Desafios:
1. Na conversa sobre como traduzir "eu lírico" para o inglês, qual editora anunciou o livro mencionado por Leandro?
2. Dê sequência à conversa de fórum sobre a tradução de "eu lírico" para o inglês, começando depois da última mensagem.

Trecho fornecido:
"""

# Eu lírico



## Brazilian Angel

Alguem poderia me informar como dizer "eu lirico" em ingles? Grata.


----------



## Vinny Ribeiro

"my lyric self" (?) hah I really don't believe English has a term equivalent to "eu lírico" .. is it a book or just a type of poetry?  I can't remember


----------



## Leandro

Eu usaria como "lyric self" mesmo.

Tem até um livro que foi anunciado pela University of Minnesota Press, ele se chama 
_Assembling the Lyric Self: Authorship from Troubadour Song to Italian Poetry Book,_ Olivia Holmes.


----------



## Brazilian Angel

Thanks! Eu busquei em varios sites e nao consegui encontrar o equivalente, assim que voces me ajudaram muito!

"""

Linhas fornecidas:
"""

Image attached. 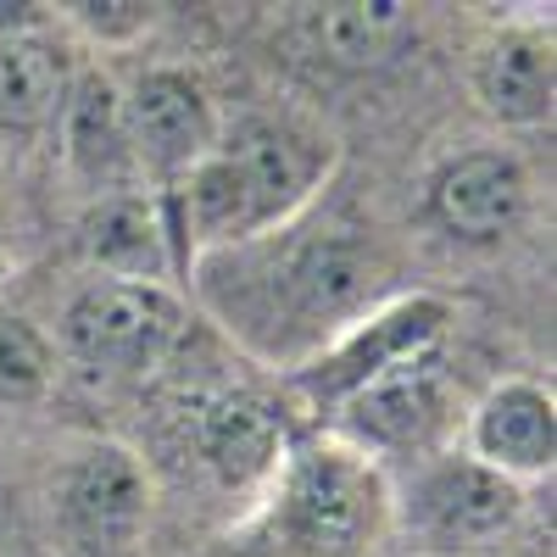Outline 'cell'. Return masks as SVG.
Here are the masks:
<instances>
[{"label":"cell","mask_w":557,"mask_h":557,"mask_svg":"<svg viewBox=\"0 0 557 557\" xmlns=\"http://www.w3.org/2000/svg\"><path fill=\"white\" fill-rule=\"evenodd\" d=\"M312 34L341 67H380L412 34V12L401 0H341V7H318Z\"/></svg>","instance_id":"14"},{"label":"cell","mask_w":557,"mask_h":557,"mask_svg":"<svg viewBox=\"0 0 557 557\" xmlns=\"http://www.w3.org/2000/svg\"><path fill=\"white\" fill-rule=\"evenodd\" d=\"M441 418V380L430 374L424 362H391L385 374L362 380L351 391V424L380 441V446H407L424 441V430Z\"/></svg>","instance_id":"11"},{"label":"cell","mask_w":557,"mask_h":557,"mask_svg":"<svg viewBox=\"0 0 557 557\" xmlns=\"http://www.w3.org/2000/svg\"><path fill=\"white\" fill-rule=\"evenodd\" d=\"M123 123H128L134 162H146L162 178H184L218 146L212 107L201 96V84H190L184 73H146L128 89Z\"/></svg>","instance_id":"3"},{"label":"cell","mask_w":557,"mask_h":557,"mask_svg":"<svg viewBox=\"0 0 557 557\" xmlns=\"http://www.w3.org/2000/svg\"><path fill=\"white\" fill-rule=\"evenodd\" d=\"M474 451L496 474H541L557 451V407L535 385H502L474 418Z\"/></svg>","instance_id":"8"},{"label":"cell","mask_w":557,"mask_h":557,"mask_svg":"<svg viewBox=\"0 0 557 557\" xmlns=\"http://www.w3.org/2000/svg\"><path fill=\"white\" fill-rule=\"evenodd\" d=\"M201 451H207V462L223 480H257L273 462V451H278V430H273V418L257 401L223 396L201 418Z\"/></svg>","instance_id":"15"},{"label":"cell","mask_w":557,"mask_h":557,"mask_svg":"<svg viewBox=\"0 0 557 557\" xmlns=\"http://www.w3.org/2000/svg\"><path fill=\"white\" fill-rule=\"evenodd\" d=\"M218 151L235 162V173L246 178V190H251V201H257L262 228H268L273 218L296 212V207L307 201V190L318 184V151L307 146L301 134L278 128V123H262V117L240 123Z\"/></svg>","instance_id":"6"},{"label":"cell","mask_w":557,"mask_h":557,"mask_svg":"<svg viewBox=\"0 0 557 557\" xmlns=\"http://www.w3.org/2000/svg\"><path fill=\"white\" fill-rule=\"evenodd\" d=\"M184 330V312L162 285H128V278H96L73 296L62 335L96 368H151Z\"/></svg>","instance_id":"2"},{"label":"cell","mask_w":557,"mask_h":557,"mask_svg":"<svg viewBox=\"0 0 557 557\" xmlns=\"http://www.w3.org/2000/svg\"><path fill=\"white\" fill-rule=\"evenodd\" d=\"M446 312L435 307V301H412V307H401L396 318H380V323H368V335L323 374V391H357L362 380H374V374H385L391 362H407L412 357V346L424 341V335H435V323H441Z\"/></svg>","instance_id":"16"},{"label":"cell","mask_w":557,"mask_h":557,"mask_svg":"<svg viewBox=\"0 0 557 557\" xmlns=\"http://www.w3.org/2000/svg\"><path fill=\"white\" fill-rule=\"evenodd\" d=\"M45 385H51V346L23 318H0V396L34 401Z\"/></svg>","instance_id":"17"},{"label":"cell","mask_w":557,"mask_h":557,"mask_svg":"<svg viewBox=\"0 0 557 557\" xmlns=\"http://www.w3.org/2000/svg\"><path fill=\"white\" fill-rule=\"evenodd\" d=\"M519 507H524L519 485L507 474H496V469H485L480 457L441 462V469L418 485V519L430 524V535H441L451 546L507 530L519 519Z\"/></svg>","instance_id":"4"},{"label":"cell","mask_w":557,"mask_h":557,"mask_svg":"<svg viewBox=\"0 0 557 557\" xmlns=\"http://www.w3.org/2000/svg\"><path fill=\"white\" fill-rule=\"evenodd\" d=\"M385 519V485L374 462L357 451L318 446L296 457L285 480V507H278V530H285L290 552L301 557H357L380 535Z\"/></svg>","instance_id":"1"},{"label":"cell","mask_w":557,"mask_h":557,"mask_svg":"<svg viewBox=\"0 0 557 557\" xmlns=\"http://www.w3.org/2000/svg\"><path fill=\"white\" fill-rule=\"evenodd\" d=\"M552 39L535 28H513L480 51L474 96L502 123H541L552 117Z\"/></svg>","instance_id":"9"},{"label":"cell","mask_w":557,"mask_h":557,"mask_svg":"<svg viewBox=\"0 0 557 557\" xmlns=\"http://www.w3.org/2000/svg\"><path fill=\"white\" fill-rule=\"evenodd\" d=\"M67 101V62L39 34H0V123L45 128L62 117Z\"/></svg>","instance_id":"13"},{"label":"cell","mask_w":557,"mask_h":557,"mask_svg":"<svg viewBox=\"0 0 557 557\" xmlns=\"http://www.w3.org/2000/svg\"><path fill=\"white\" fill-rule=\"evenodd\" d=\"M84 257L112 278H128V285H157L168 273L162 218L134 196H107L84 218Z\"/></svg>","instance_id":"12"},{"label":"cell","mask_w":557,"mask_h":557,"mask_svg":"<svg viewBox=\"0 0 557 557\" xmlns=\"http://www.w3.org/2000/svg\"><path fill=\"white\" fill-rule=\"evenodd\" d=\"M0 235H7V201H0Z\"/></svg>","instance_id":"19"},{"label":"cell","mask_w":557,"mask_h":557,"mask_svg":"<svg viewBox=\"0 0 557 557\" xmlns=\"http://www.w3.org/2000/svg\"><path fill=\"white\" fill-rule=\"evenodd\" d=\"M62 134H67V162L96 178V184H112L128 173L134 162V146H128V123H123V101L112 78L101 73H84L67 84V101H62Z\"/></svg>","instance_id":"10"},{"label":"cell","mask_w":557,"mask_h":557,"mask_svg":"<svg viewBox=\"0 0 557 557\" xmlns=\"http://www.w3.org/2000/svg\"><path fill=\"white\" fill-rule=\"evenodd\" d=\"M524 212V173L513 157L474 151L435 178V218L462 240H502Z\"/></svg>","instance_id":"5"},{"label":"cell","mask_w":557,"mask_h":557,"mask_svg":"<svg viewBox=\"0 0 557 557\" xmlns=\"http://www.w3.org/2000/svg\"><path fill=\"white\" fill-rule=\"evenodd\" d=\"M73 17L96 39H134L157 23V7H139V0H89V7H73Z\"/></svg>","instance_id":"18"},{"label":"cell","mask_w":557,"mask_h":557,"mask_svg":"<svg viewBox=\"0 0 557 557\" xmlns=\"http://www.w3.org/2000/svg\"><path fill=\"white\" fill-rule=\"evenodd\" d=\"M146 469L123 451V446H96L67 480V513L78 524L84 541L96 546H117L146 524Z\"/></svg>","instance_id":"7"}]
</instances>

"""

Resultados esperados:
1. A University of Minnesota Press.

2.
----------



## Dom Casmurro

Vinny Ribeiro said:


> "my lyric self" (?) hah I really don't believe English has a term equivalent to "eu lírico" .. is it a book or just a type of poetry? I can't remember


Não é livro nem tipo de poesia. É o autor que, narrando em primeira pessoa, exprime sentimentos, vivências ou idéias que não correspondem necessariamente ao que ele sente, vive ou pensa. Pense nos famosos versos de Fernando Pessoa: "O poeta é um fingidor. / Finge tão completamente / Que chega a fingir que é dor / A dor que deveras sente."


----------



## Vinny Ribeiro

Thanks for clarifying it to me, Dom. I should feel ashamed for not being familiar with that.


----------



## Vanda

Ahem! Como professora de literatura tenho a obrigação de puxar "certas orelhas" de estudantes brasileiros que não conhecem termos que deveriam conhecer, viu Vinny?   Dê uma olhadinha aqui.


----------



## Brazilian Angel

Bom, acredito que agora ja sabem do que estou falando...estou traduzindo o conteudo programatico do meu curso de Letras e sofrendo para encontrar expressoes literarias ou relacionadas a linguistica. Alguma sugestao de website?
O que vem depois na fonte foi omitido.